The town of Sibagat, Agusan del Sur earned praises with the revival of the bamboo rafts locally known as gakit not only as a means of transportation but a trailblazing outdoor sport and a creative expression of the locals living alongside the Sibagat River—nourished by hills and plains surrounding it, and called by the natives “giver of life”.
I was privileged to watch the Gakit fluvial parade initiated by the local government of Sibagat, one of the highlights during its 40th founding anniversary on February 2.
The “gakit” revival is to honor and acknowledge their indigenous ancestors who settled there and helped shaped it into a just and bustling community. The special day is a reflection of unity and an act of looking forward of all sectors with respect to responsible environment and cultural sustainability.
“Ay kabibo! Mura sila’g nagduladula (Such fun.They are like playing a children’s game),” I overheard an old woman sitting beside me.
She was applauding an elderly woman danced with gusto before a cheering crowd in the middle of the newly-built raft. She easily stole the show. Other “gakiteers” were teenage boys dressed as Manobo baganis (tribal warriors) and families displaying fruits and vegetables. Flags and colors decorate the bamboo poles.

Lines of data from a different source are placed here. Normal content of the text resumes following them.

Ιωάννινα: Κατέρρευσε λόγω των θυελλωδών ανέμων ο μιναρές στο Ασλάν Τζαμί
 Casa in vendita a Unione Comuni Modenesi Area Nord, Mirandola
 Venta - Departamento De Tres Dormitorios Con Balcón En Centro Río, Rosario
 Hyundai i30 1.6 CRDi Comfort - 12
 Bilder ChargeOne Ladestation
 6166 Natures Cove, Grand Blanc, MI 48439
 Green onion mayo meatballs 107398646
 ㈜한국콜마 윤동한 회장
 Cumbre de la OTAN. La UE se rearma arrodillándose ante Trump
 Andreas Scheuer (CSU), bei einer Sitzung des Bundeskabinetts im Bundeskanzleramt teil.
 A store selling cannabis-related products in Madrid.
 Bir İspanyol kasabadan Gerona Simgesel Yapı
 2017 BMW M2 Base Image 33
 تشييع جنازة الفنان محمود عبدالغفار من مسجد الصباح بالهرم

The audience composed of Lumad leaders, local government executives, officials of national and regional line agencies and local tourists.
They sat on the river bank facing a huge open wooden grandstand, where dozen gakits sailed away to the cheers and excitement of the crowd. The audience erupted in laughter when a raft manned by two men broke into two as they gamely swam away and back.
“Nice gimmick!” the crowd teased.
The atmosphere and excitement can only summarize the famous slogan “It’s more fun in the Philippines.” The gakit parade proved it.